Koningin Maya, van het volk der Sakhya’s, was zwanger. Wijze mannen bezochten haar en vertelden haar dat ze zwanger was van een goddelijke zoon, die of een groot heerser, of een groot geestelijke leraar zou worden. Maya stierf een week na de geboorte van deze zoon, Siddhartha Gautama, in het kraambed. Haar echtgenoot, koning Suddhodhana, was vastbesloten dat zijn zoon hem ooit zou opvolgen, en geen geestelijk leraar zou worden. Daarom voedde hij de jonge prins op in de beschermde omgeving van het koninklijk paleis, en zag hij erop toe dat hij niet met de buitenwereld in contact kon komen. Siddhartha leidde zodoende weliswaar een leven van luxe en plezier, maar hij was niet gelukkig.

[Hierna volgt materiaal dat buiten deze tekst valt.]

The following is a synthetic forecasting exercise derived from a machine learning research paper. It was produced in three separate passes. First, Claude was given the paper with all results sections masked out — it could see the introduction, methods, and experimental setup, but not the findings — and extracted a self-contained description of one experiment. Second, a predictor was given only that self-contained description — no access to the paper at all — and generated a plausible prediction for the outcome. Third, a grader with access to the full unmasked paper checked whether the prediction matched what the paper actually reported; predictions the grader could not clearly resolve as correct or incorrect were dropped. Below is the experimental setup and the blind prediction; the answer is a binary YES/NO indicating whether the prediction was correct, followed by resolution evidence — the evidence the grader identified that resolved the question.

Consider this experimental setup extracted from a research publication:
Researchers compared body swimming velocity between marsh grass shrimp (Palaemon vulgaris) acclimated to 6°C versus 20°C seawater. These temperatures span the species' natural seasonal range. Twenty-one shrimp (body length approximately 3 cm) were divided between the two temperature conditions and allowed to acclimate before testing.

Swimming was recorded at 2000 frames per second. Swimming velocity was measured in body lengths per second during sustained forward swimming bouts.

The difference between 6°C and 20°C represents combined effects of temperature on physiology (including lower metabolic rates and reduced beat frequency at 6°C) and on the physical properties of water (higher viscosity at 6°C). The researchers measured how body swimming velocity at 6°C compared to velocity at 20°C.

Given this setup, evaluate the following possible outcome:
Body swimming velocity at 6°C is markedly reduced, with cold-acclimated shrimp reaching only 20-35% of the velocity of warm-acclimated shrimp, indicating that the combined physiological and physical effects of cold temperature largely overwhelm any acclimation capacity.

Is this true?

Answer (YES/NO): NO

Hij trouwde met zijn nicht, en werd vader van een zoon. Op een dag verliet Siddhartha het paleis om een tochtje te gaan maken. Tijdens dat uitstapje zag hij vier mannen: een oude man, een zieke man, een dode man en een asceet, die zelf niets bezat, maar leefde van voedsel en geld dat hem geschonken werd. Niettemin zag hij er gelukkig uit. Siddhartha zag plotseling dat niets in het leven bestendig is en besloot het voorbeeld van de asceet te volgen. Hij vertrok diezelfde avond nog uit het paleis, om de verlossing uit het lijden en de kringloop van het bestaan te vinden.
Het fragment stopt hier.